*EXTRACT PROVIDED*

Dan Harmon's Story Circle Explained: 8 Steps to a Better Screenplay

Are you stuck for ideas with your screenplay? Or worried that you are rambling all over the place? Then you might want to consider Dan Harmon's Story Circle technique as a helpful frame for writing your screenplay. Story-building doesn't have to be hard!

By following it, you can divide your screenplay into eight manageable chunks that move your story on and give your audience a satisfying beginning, middle, and end.

Who is Dan Harmon?

Dan Harmon is a prolific American screenwriter whose career began in the mid-1990s, but his first major show was the sitcom Community, based on his own experiences. Before moving to Yahoo! Online TV streaming service, this initially aired on NBC.

He is also credited with creating the animated comedy Rick and Morty, now approaching its sixth season.

Where did this screenwriting framework originate?

At the start of his career, Harmon was stuck on a script. He couldn't find his way through the plot, so he decided to go back to basics. Instead, he wanted to create a universal structure to ensure he could always plot his screenplays without getting bogged down.

Harmon researched the work of writer and academic Joseph Campbell (1904 - 1987), who had studied the Hero's Journey narrative, suggesting that by and large, all narratives tell a similar story of an archetypical hero, merely "cloaked" in contemporary culture but which are ultimately timeless.

*EXERCISE OBJECTIVE*
From the Story Circle article above, write out the passage starting with "He is also credited" and going on through "getting bogged down.", word for word.

*DATA SECTION*

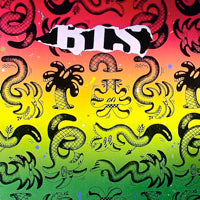 TORNADO WALLACE / DESPERATE PLEASURES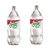 Sprite Winter Spiced Cranberry Zero Sugar Soda, 2 Liter, Pack Of 2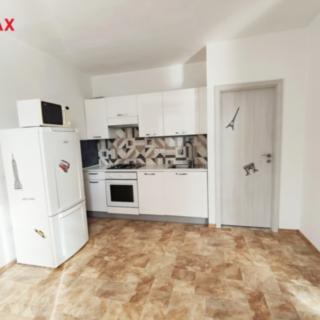 Pronájem bytu 1+1 37 m² České Budějovice 3, Staroměstská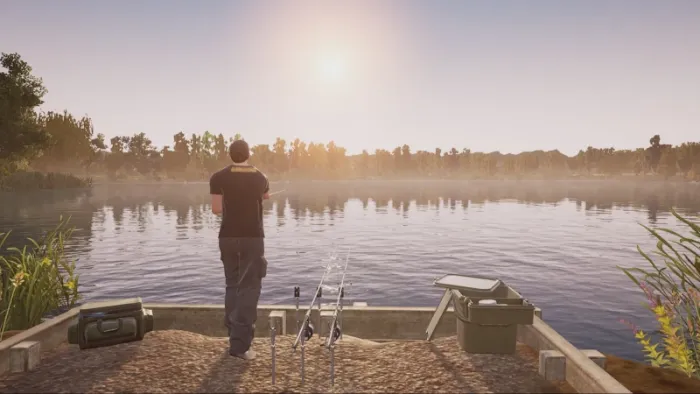 Fishing Sim World®: Pro Tour - Collector's Edition — скриншот 4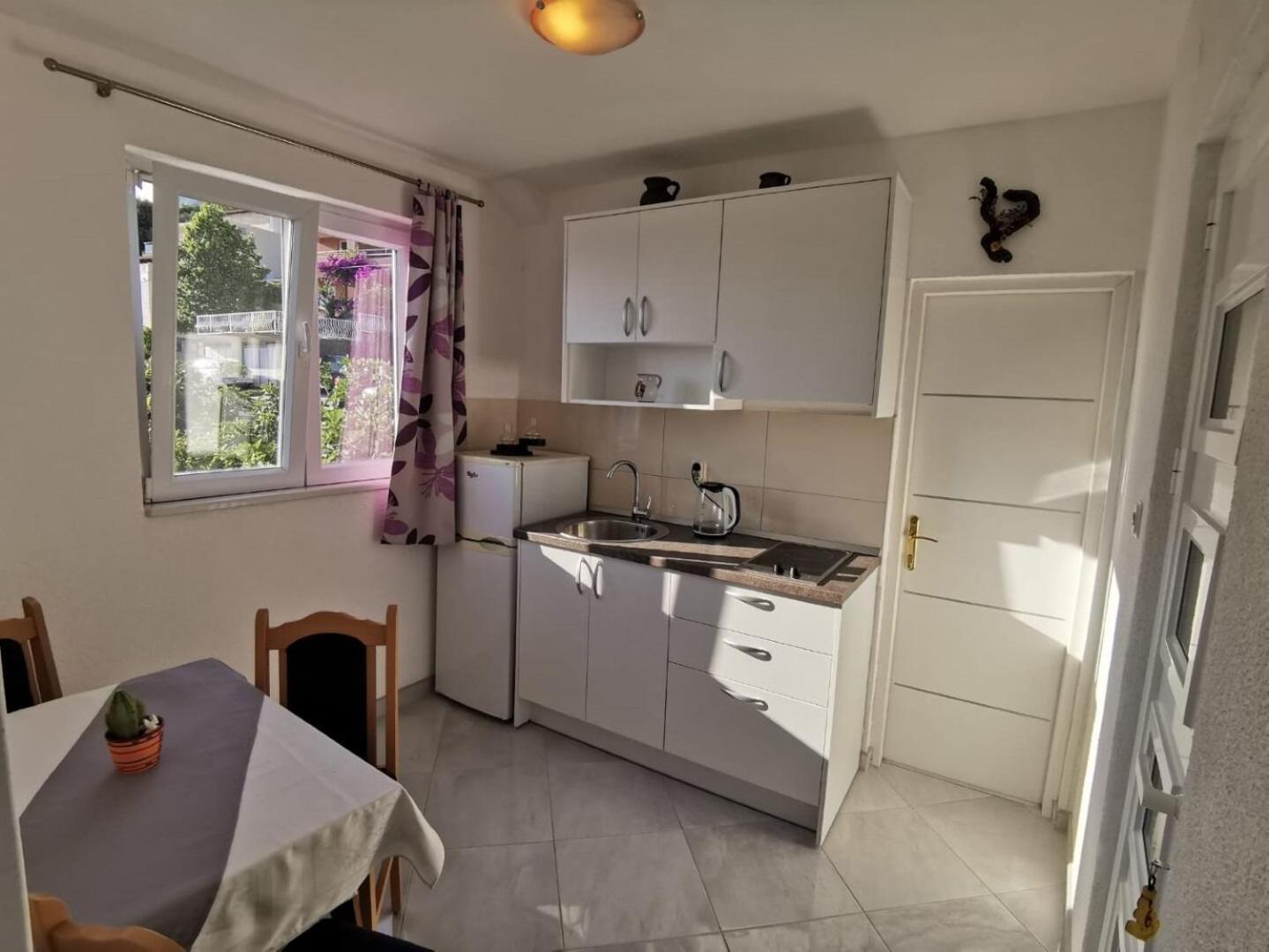 זיווגוסצה Apartments Gogi מראה חיצוני תמונה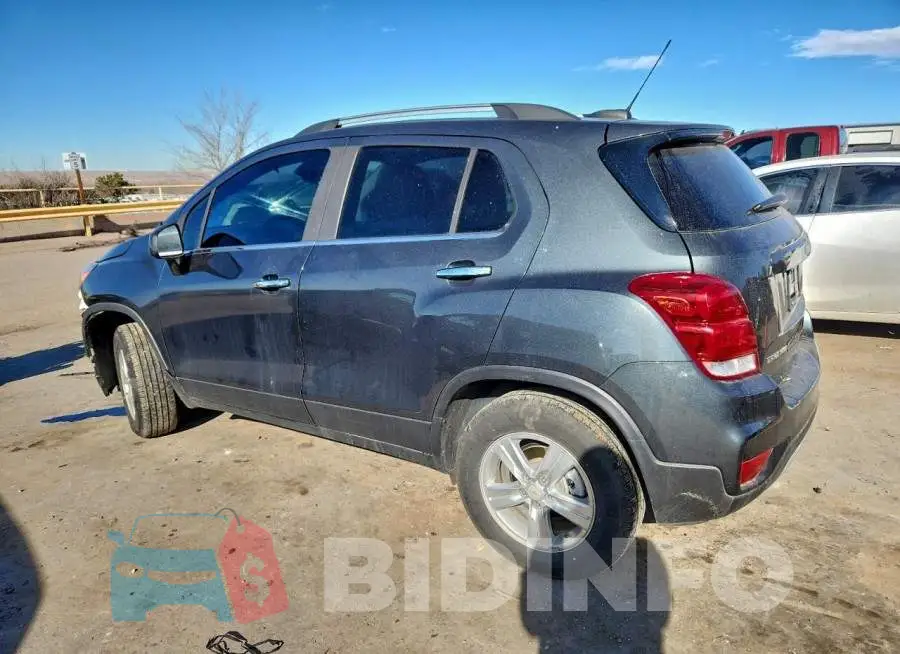 KL7CJPSB6JB714722 Photo# 2
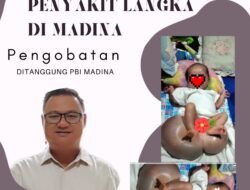 Kadis Kesehatan Mandailing Natal : Bayi Pengidap Penyakit Bawaan Lahir Sudah Ditanggung PBI Madina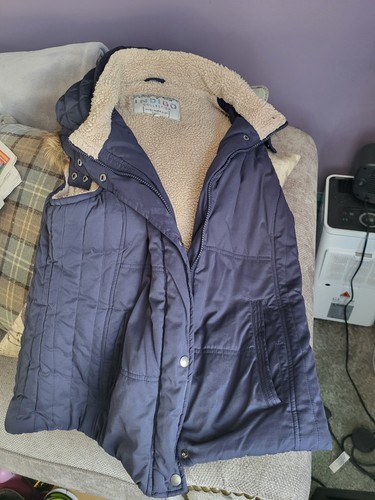 Indigo collection gilet - collection,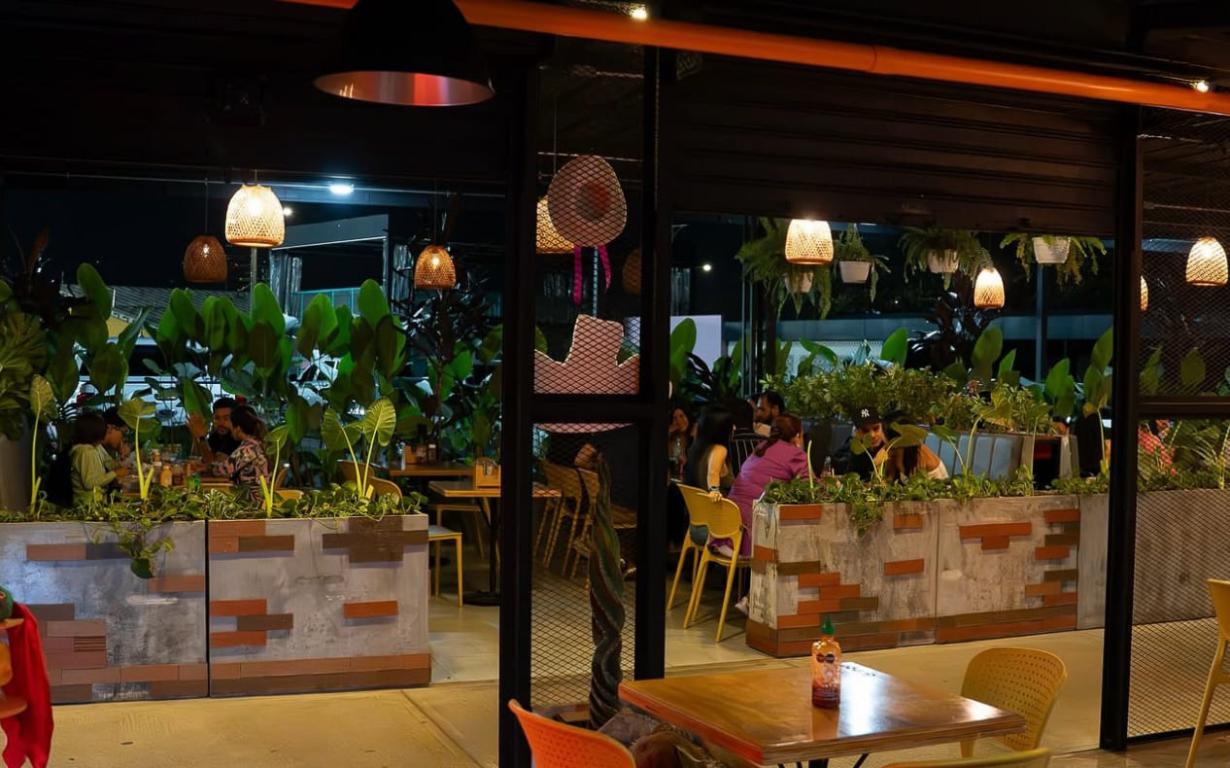 IMG_8187 - Sakana sushi fusion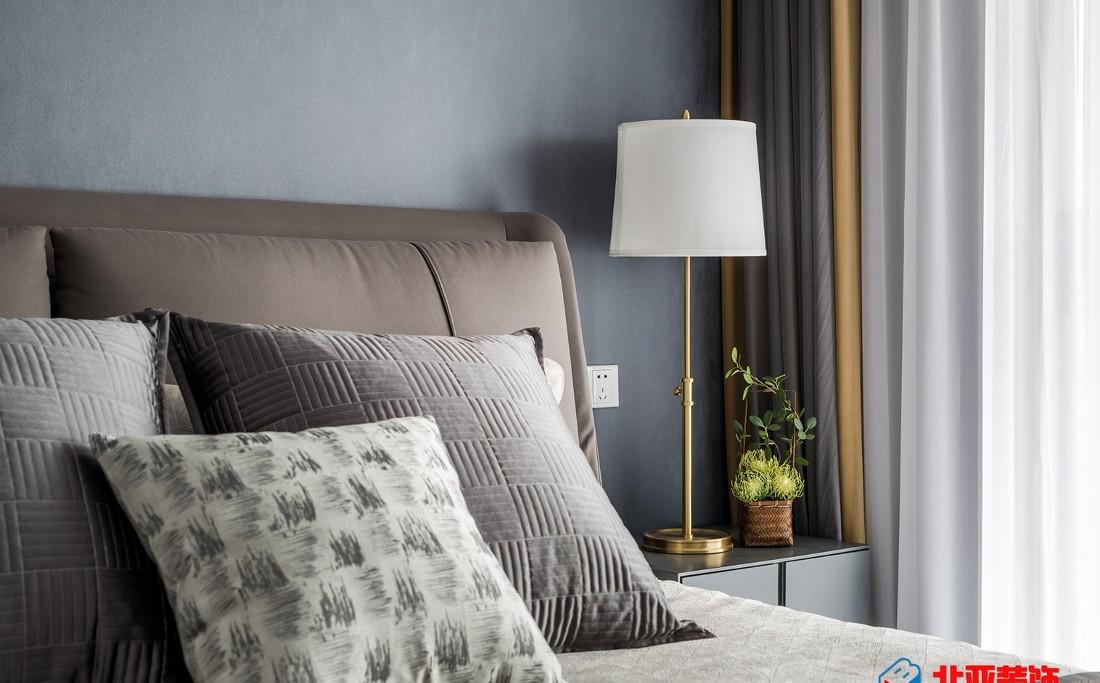 江苏北亚现代简约家居设计,营造时尚舒适生活空间-23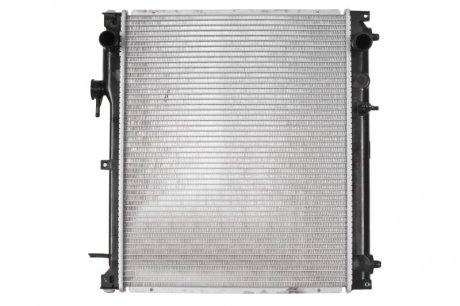Радиатор, охлаждение двигателя Valeo 734162 (фото 1)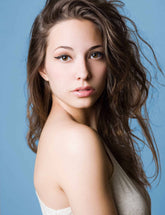 Printed Pale Blue Solid Fabric Background For Backdrop Shopbackdrop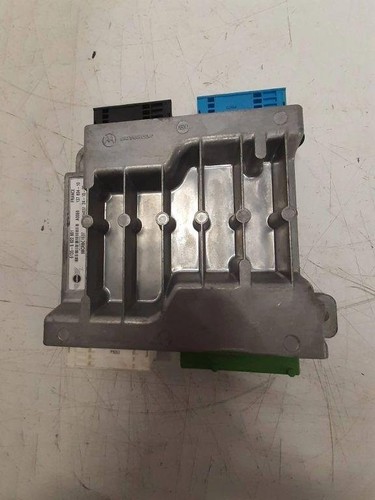 MINI COOPER R50, R53 Comfort Control Unit 61356922801 2005 30579180 - Picture 5 of 6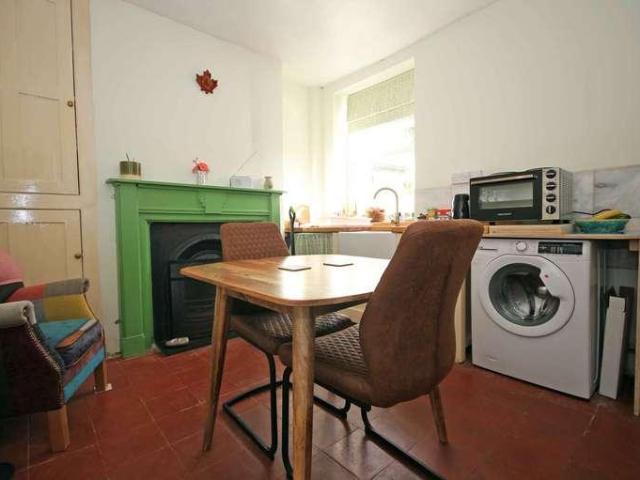 House for sale in Llanfairfechan, Conwy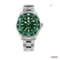 San Martin Diver Watch Automatic Watch Enamel Dial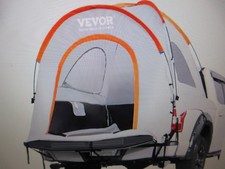 truck bed tent for sale  Port Huron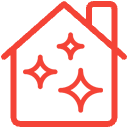 Poly B Replacement 24 clean home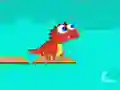 Hra Dino Skok online Hra Dino Skok online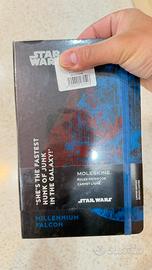 Moleskine Star Wars Millennium Falcon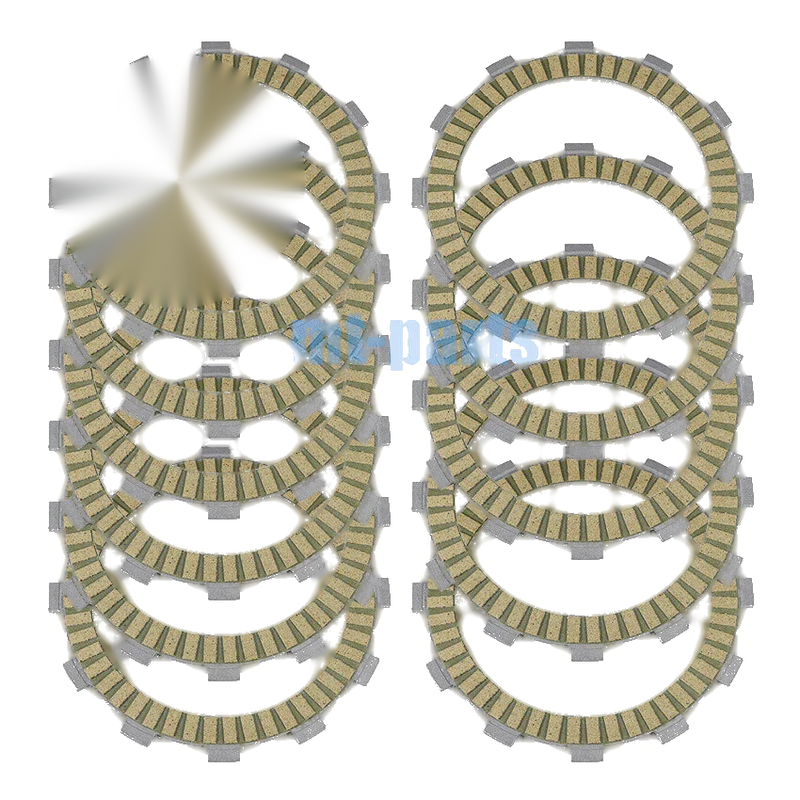 Ducati Hyperstrada Hypermotard 821 Clutch Friction Disc Plate (2013-2015)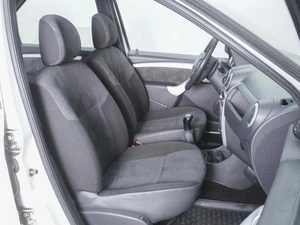 Седан Renault Logan 2013 года, 499000 рублей, Ростов-на-Дону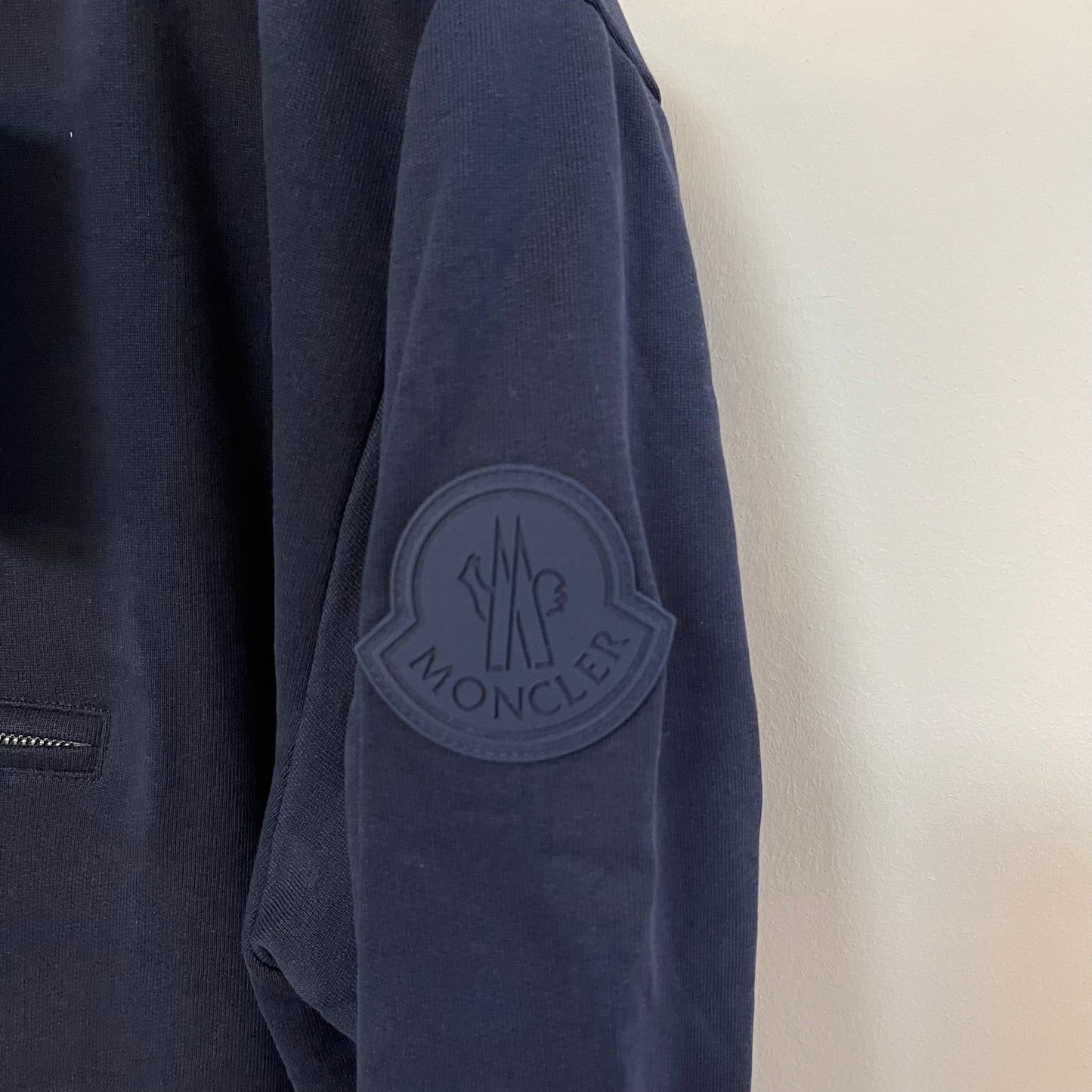 Moncler Mens Hoodie - Size XL & XXL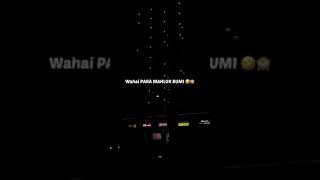 otw Ramadan cek saraur saur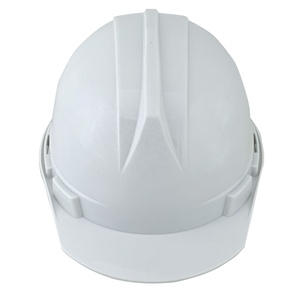 Casque de sécurité industriel CITICITY ANSI Z89.1 HDPE, style casquette, personnalisé CE EN397, construction industrielle, casque de protection à 4 points pour les travailleurs - Product Image 4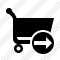 Shopping Next Icon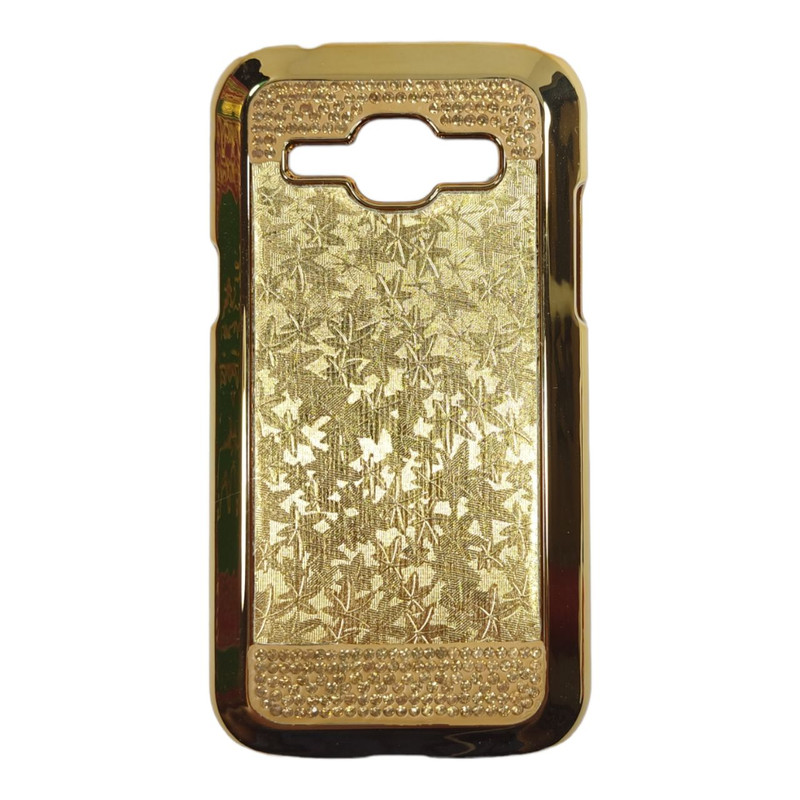 کاور مدل IF1 مناسب برای گوشی موبایل سامسونگ Galaxy J1 مدل 1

*OUTPUT FOR THIS EXERCISE*
He is also credited with creating the animated comedy Rick and Morty, now approaching its sixth season.

Where did this screenwriting framework originate?

At the start of his career, Harmon was stuck on a script. He couldn't find his way through the plot, so he decided to go back to basics. Instead, he wanted to create a universal structure to ensure he could always plot his screenplays without getting bogged down.